Someone
sent this to me and I thought it was one ofthe funniest things
I had ever read.
For my Birthday this year, my wife (the dear) purchased
a week of private lessons at the local health club for me. Although
I am still in great shape since playing on my high school softball
team, I decided it would be a good idea to go ahead and give
it a try.
I called the club and made my reservations with a personal
trainer named Tawny, who identified herself as a 26-year old
aerobics instructor and model for athletic clothing and swim
wear. My wife seemed pleased with my enthusiasm to get started.
The club encouraged me to keep a diary to chart my progress.
Monday:
Started my day at 6:00 AM. Tough to get out of bed, but found
it was well worth it when I arrived at the health club to find
Tawny waiting for me. (She is something of a goddess with blond
hair, dancing eyes, and a dazzling white smile. WOO HOO!!!)
Tawny gave me a tour and showed me the machines. She took my
pulse after five minutes on the treadmill. She was alarmed that
my pulse was so fast, but I attribute it to standing next to
her in her aerobic outfit. (I enjoyed watching the skillful
way in which she conducted her aerobics class after my own workout
today. Very inspiring.) Tawny was encouraging as I did my sit-ups,
although my gut was already aching from holding it in the whole
time she was around. This is going to be a FANTASTIC week!!
Tuesday:
I drank a whole pot of coffee, but I finally made it out of
the door. Tawny made me lie on my back and push a heavy iron
bar into the air...then she put weights on it!

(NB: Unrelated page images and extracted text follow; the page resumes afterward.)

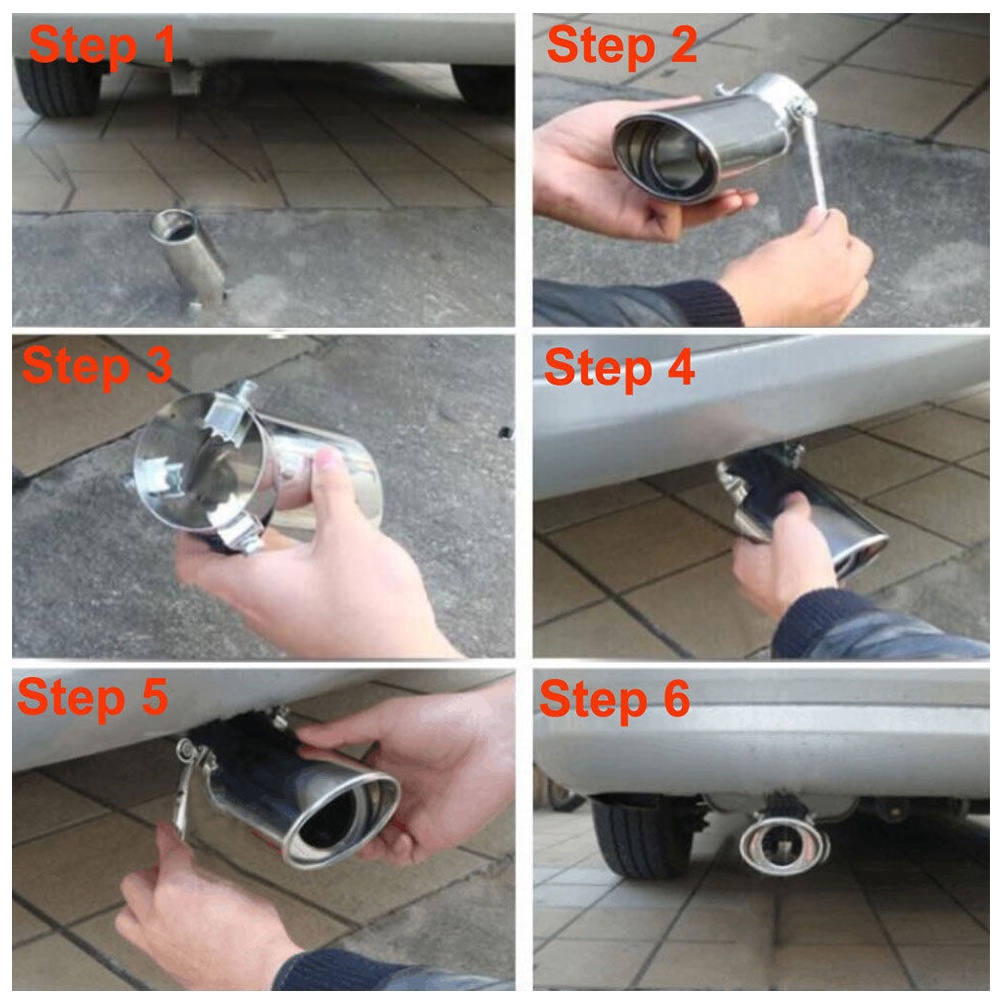 Step 1

Step 2

Step 3

Step 4

Step 5

Step 6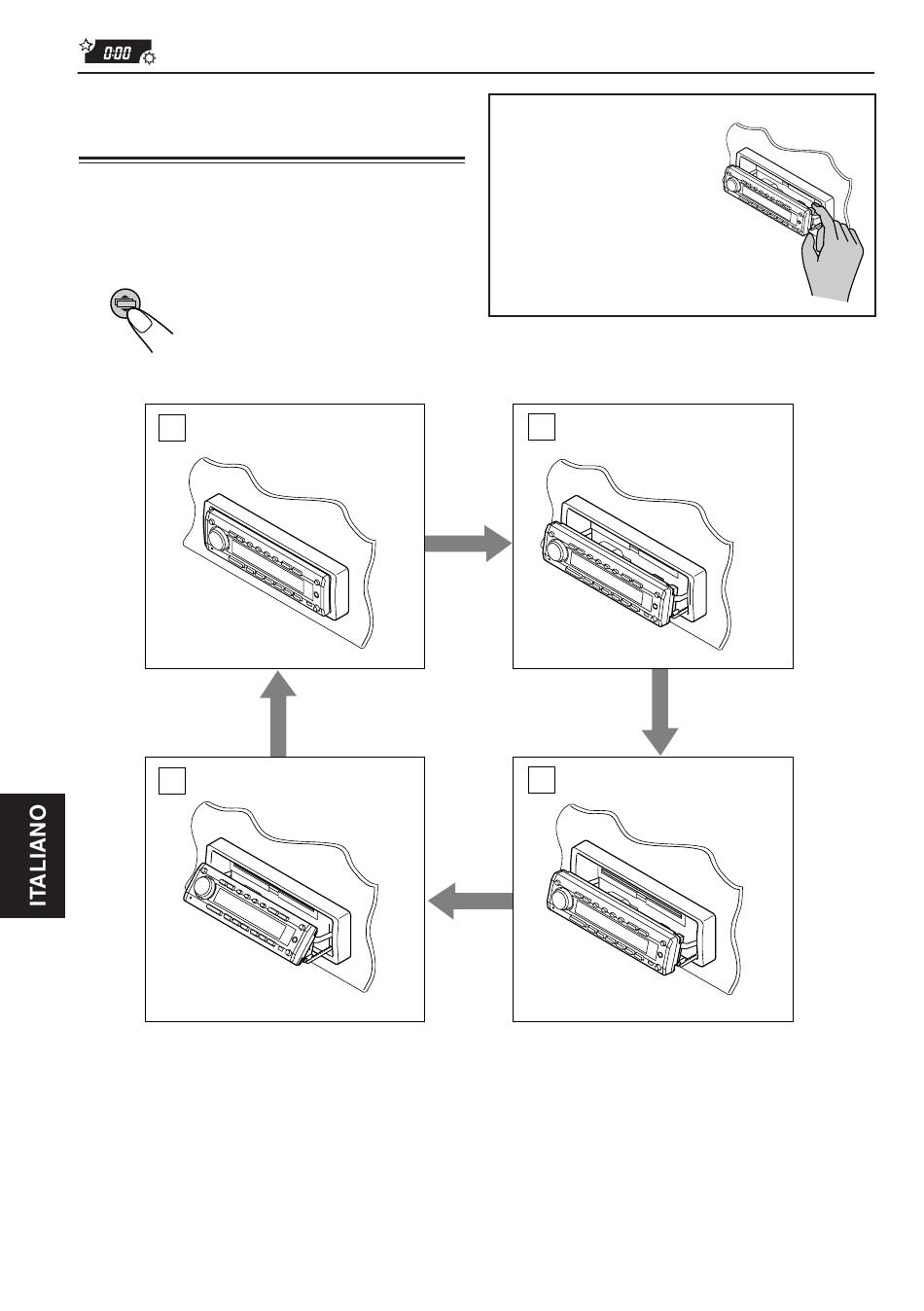 0:00

ITALIANO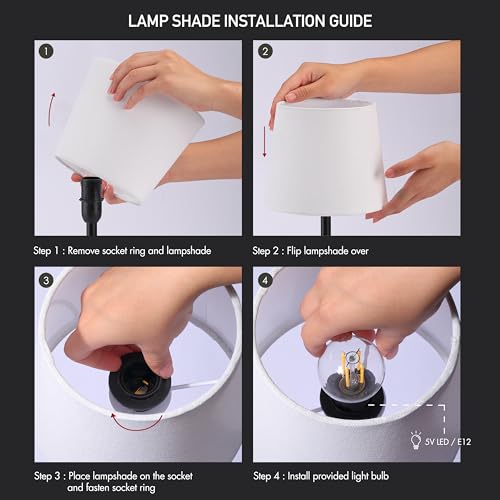 LAMP SHADE INSTALLATION GUIDE

1

Step 1 : Remove socket ring and lampshade

2

Step 2 : Flip lampshade over

3

Step 3 : Place lampshade on the socket and fasten socket ring

4

5V LED / E12

Step 4 : Install provided light bulb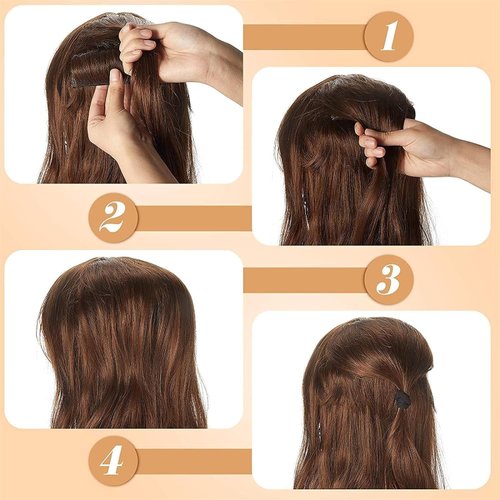 1

2

3

4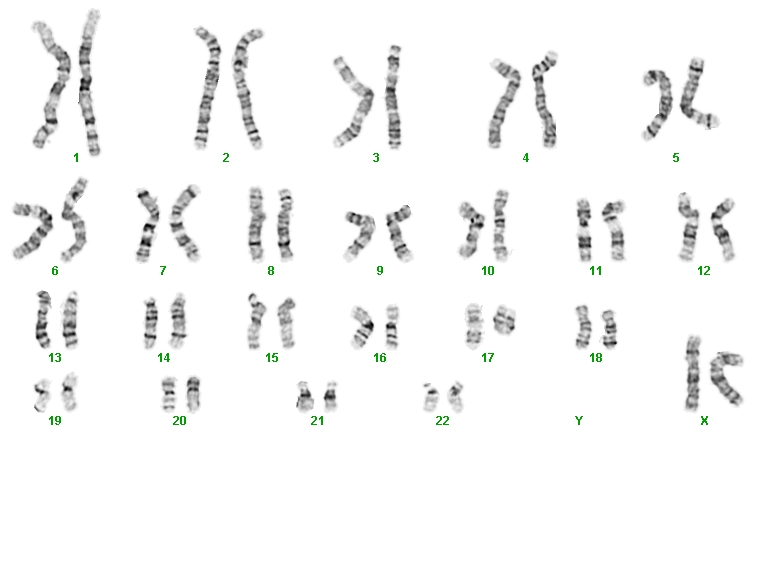 1 2 3 4 5

6 7 8 9 10 11 12

13 14 15 16 17 18

19 20 21 22 Y X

My legs were
a little wobbly on the treadmill, but I made the full mile.
Tawny's rewarding smile made it all worth while. I feel GREAT!!!
It's a whole new life for me.
Wednesday:
The only way I can brush my teeth is by laying the toothbrush
on the counter and moving my mouth back and forth over it. I
believe I have a hernia in both pectorals. Driving was OK as
long as I didn't try to steer or stop. I parked on top of a
Geo in the club lot. Tawny was impatient with me, insisting
that my screams bothered the other club members. (Her voice
is a little too perky for early in the morning, and when she
scolds, she gets this nasally whine that is VERY annoying.)
My chest hurt when I got on the treadmill, so Tawny put me on
the stair monster. (Why in HELL would anyone invent a machine
to simulate an activity rendered obsolete by elevators?) Tawny
told me it would help me get in shape and enjoy life. She said
some other crap too.
Thursday:
Tawny was waiting for me with her vampire-like teeth exposed
as her thin, cruel lips were pulled back in a full snarl. (I
couldn't help being a half hour late. It took that long for
me to tie my fricking shoes.) Tawny took me to work out with
dumbbells. When she was not looking, I ran and hid in the men's
room. She sent Lars to find me, then, as punishment, put me
on the rowing machine... which I sank.
Friday:
I hate that BITCH Tawny more than any human being has ever hated
any other human being in the history of the world. (Stupid,
skinny, anemic little cheerleader wanna-be BITCH). If there
was a part of my body I could move without unbearable pain,
I would beat her with it. Tawny wanted me to work on my triceps.
I don't have any triceps! And if you don't want dents in the
floor, don't hand me fricking barbells or anything that weighs
more than a sandwich. (Which I am sure you learned in the sadist
school you attended and graduated magna cum laude from, you
Nazi Bitch.) The treadmill flung me off and I landed on a health
and P.E. teacher. Why couldn't it have been someone softer,
like the drama coach or the choir director?
Saturday:
Tawny left a message on my answering machine in her grating,
shrilly voice wondering why I did not show up today. Just hearing
her made me want to smash the machine with my planner. However,
I lacked the strength even to use the TV remote and ended up
watching eleven straight hours of the son of a bitching weather
channel.
Sunday:
I'm having the church van pick me up for services today so I
can go and thank God that this week is over. I will also pray
that next year my wife (the BITCH) will choose a gift for me
that is fun...like a root canal or a prostatectomy.